Couqi Engine takes brakes mid sentence to load. #7

tomwarias · 2024-02-25T22:12:16Z

Couqi Engine takes brakes mid sentence to load. IT takes sometimes between words or even in the middle of say the word. I tried to adjust setting but nothing works. I use i7 10th and RTX3060 computer.

KoljaB · 2024-02-25T23:11:50Z

Your GPU should be fast enough for realtime. Is pytorch installed with CUDA?
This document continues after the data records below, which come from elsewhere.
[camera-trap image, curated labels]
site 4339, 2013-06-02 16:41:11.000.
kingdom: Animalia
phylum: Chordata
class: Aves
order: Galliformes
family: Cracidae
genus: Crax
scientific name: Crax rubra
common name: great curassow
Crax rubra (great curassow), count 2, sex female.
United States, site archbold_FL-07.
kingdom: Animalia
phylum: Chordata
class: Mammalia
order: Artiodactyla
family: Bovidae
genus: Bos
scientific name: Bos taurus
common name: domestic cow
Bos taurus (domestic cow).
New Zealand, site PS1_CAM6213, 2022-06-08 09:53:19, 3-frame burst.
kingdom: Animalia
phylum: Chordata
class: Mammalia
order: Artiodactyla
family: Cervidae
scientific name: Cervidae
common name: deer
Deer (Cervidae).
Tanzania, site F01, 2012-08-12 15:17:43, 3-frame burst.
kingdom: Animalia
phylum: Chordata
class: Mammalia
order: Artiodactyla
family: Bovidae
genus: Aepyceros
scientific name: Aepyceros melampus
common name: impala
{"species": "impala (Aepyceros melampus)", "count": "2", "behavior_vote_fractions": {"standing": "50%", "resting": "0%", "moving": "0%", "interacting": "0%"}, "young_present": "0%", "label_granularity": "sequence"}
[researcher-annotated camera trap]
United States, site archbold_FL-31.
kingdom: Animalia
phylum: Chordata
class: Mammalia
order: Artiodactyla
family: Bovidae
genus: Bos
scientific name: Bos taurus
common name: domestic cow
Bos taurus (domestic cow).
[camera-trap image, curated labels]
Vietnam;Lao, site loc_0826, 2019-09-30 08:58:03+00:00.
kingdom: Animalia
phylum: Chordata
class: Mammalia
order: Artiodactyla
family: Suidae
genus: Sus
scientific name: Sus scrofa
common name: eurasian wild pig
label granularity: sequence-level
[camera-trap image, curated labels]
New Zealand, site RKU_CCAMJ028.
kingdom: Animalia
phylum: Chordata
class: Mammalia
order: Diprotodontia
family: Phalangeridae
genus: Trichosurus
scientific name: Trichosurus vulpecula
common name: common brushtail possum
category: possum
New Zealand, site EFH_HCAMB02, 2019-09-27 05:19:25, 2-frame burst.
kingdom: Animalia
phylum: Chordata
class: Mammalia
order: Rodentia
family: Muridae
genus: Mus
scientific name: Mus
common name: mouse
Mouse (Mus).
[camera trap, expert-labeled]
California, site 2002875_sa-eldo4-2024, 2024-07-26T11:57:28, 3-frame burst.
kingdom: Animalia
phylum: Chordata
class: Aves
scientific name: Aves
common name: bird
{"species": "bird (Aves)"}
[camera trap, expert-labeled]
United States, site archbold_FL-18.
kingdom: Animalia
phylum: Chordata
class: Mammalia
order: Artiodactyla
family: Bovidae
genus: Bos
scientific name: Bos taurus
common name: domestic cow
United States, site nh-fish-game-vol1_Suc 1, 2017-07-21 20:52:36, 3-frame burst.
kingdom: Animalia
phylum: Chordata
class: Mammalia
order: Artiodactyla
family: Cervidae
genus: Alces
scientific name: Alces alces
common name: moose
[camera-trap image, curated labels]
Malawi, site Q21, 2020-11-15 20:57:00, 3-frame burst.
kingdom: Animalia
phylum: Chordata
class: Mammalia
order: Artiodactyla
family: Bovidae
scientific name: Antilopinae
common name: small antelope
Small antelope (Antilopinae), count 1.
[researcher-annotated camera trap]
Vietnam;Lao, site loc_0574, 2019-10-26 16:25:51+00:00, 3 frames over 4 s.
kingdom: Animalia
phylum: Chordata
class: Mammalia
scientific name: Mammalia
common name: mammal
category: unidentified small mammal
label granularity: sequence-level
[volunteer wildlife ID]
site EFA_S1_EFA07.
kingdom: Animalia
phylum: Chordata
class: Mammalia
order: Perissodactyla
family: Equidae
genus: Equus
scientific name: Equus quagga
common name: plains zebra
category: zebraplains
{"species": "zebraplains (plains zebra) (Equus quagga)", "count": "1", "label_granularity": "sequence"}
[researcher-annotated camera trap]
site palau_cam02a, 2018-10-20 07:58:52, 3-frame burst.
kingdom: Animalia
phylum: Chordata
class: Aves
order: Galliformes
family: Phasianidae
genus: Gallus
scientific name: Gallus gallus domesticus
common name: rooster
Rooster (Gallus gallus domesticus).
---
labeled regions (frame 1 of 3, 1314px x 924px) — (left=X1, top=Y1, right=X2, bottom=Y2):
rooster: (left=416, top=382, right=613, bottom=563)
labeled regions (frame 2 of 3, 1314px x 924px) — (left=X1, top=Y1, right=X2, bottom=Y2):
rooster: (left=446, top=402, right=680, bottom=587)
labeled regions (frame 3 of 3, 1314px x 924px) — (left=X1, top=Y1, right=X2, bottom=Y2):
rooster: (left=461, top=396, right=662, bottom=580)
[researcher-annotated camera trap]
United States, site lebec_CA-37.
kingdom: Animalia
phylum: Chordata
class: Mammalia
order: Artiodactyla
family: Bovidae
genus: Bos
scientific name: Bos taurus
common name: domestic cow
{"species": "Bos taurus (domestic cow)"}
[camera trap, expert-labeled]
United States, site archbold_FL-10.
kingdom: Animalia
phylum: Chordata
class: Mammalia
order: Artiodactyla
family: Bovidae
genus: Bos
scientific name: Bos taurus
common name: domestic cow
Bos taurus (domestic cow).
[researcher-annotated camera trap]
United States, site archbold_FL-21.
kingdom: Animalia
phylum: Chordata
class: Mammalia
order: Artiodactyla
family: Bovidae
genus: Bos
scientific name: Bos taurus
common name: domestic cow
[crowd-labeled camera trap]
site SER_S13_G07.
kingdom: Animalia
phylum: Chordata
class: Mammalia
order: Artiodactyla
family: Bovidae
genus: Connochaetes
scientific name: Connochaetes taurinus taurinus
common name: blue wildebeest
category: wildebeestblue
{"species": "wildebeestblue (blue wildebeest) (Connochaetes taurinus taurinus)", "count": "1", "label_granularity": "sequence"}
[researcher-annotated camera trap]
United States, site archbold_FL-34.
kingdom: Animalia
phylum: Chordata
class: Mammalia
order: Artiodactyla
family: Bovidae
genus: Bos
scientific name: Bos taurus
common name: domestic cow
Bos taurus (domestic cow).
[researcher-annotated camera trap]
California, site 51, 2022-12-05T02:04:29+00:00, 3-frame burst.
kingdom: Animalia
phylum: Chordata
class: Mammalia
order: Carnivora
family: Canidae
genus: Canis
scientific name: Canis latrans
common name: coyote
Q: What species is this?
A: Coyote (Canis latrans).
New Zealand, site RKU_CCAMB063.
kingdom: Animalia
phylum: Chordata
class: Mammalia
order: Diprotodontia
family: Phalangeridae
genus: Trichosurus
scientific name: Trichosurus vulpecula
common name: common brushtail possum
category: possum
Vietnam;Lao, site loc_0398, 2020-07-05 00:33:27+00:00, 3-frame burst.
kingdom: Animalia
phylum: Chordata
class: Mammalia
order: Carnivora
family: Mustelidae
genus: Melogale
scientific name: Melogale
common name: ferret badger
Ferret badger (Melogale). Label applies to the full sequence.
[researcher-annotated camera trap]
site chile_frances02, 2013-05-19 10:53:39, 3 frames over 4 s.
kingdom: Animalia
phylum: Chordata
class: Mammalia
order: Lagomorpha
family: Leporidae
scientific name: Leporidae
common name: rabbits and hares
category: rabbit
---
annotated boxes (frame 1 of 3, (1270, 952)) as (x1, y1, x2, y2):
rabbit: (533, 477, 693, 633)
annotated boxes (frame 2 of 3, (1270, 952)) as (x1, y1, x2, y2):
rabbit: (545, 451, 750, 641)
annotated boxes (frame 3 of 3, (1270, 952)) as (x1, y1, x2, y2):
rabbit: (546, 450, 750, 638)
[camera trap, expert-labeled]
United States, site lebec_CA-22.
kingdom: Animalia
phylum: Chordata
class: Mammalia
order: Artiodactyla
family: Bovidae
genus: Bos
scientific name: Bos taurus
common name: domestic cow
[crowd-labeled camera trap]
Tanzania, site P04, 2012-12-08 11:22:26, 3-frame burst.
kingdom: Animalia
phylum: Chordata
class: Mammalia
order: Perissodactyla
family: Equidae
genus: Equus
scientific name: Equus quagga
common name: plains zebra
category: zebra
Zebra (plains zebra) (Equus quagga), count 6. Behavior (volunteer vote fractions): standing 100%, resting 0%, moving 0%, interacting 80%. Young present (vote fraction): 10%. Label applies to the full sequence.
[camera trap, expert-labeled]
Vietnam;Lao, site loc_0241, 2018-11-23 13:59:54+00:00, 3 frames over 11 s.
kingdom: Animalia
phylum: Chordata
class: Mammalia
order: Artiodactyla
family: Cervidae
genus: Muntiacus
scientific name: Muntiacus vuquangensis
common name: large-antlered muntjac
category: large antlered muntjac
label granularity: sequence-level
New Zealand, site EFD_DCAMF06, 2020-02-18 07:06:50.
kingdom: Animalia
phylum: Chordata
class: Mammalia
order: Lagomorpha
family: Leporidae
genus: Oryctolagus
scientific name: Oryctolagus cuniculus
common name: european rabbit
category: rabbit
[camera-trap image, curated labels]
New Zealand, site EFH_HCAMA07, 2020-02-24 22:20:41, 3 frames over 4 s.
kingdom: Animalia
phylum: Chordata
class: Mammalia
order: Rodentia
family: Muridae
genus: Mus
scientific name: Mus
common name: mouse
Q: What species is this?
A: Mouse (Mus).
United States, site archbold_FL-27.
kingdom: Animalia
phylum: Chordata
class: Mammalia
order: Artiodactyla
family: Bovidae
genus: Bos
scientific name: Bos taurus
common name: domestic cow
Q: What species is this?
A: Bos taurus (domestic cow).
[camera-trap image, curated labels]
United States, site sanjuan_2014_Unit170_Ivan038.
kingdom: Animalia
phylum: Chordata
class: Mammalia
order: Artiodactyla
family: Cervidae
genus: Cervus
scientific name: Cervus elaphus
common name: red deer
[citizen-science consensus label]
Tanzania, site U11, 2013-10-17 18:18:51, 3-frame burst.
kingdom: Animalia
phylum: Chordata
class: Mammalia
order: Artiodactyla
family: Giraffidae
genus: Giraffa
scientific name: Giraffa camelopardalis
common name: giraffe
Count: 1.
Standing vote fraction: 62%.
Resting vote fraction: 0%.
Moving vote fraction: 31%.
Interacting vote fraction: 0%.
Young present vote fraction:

tomwarias · 2024-02-26T16:45:05Z

Yes i followed everystep of the readme. I may have problem with cuda because my gpu isn't used by llm model also but dont know how to solve it. I use windows

KoljaB · 2024-02-26T17:06:12Z

I guess pytorch has no CUDA support. Please check with:

print(torch.cuda.is_available())

If not available, please try to install the latest torch with CUDA version with:

pip install torch==2.2.0+cu118 torchaudio==2.2.0+cu118 --index-url https://download.pytorch.org/whl/cu118

(may need to adjust 118 to your CUDA version, this is for CUDA 11.8)

To use GPU with LLM under windows you need to compile llama-cpp-python for CUBLAS:

Set environment variables:

set CMAKE_ARGS=-DLLAMA_CUBLAS=on
set FORCE_CMAKE=1

Also it may be needed to copy all four MSBuildExtensions files based on your CUDA version (11.8 or 12.3) from:

C:\Program Files\NVIDIA GPU Computing Toolkit\CUDA\v11.8\extras\visual_studio_integration\MSBuildExtensions

to

C:\Program Files (x86)\Microsoft Visual Studio\2022\BuildTools\MSBuild\Microsoft\VC\v170\BuildCustomizations

After that install and compile llama-cpp with:

pip install llama-cpp-python --force-reinstall --upgrade --no-cache-dir --verbose

After that you can set n_gpu_layers in the creation parameters of llama.cpp to define how many layers of the llm neural network should be offloaded on the GPU.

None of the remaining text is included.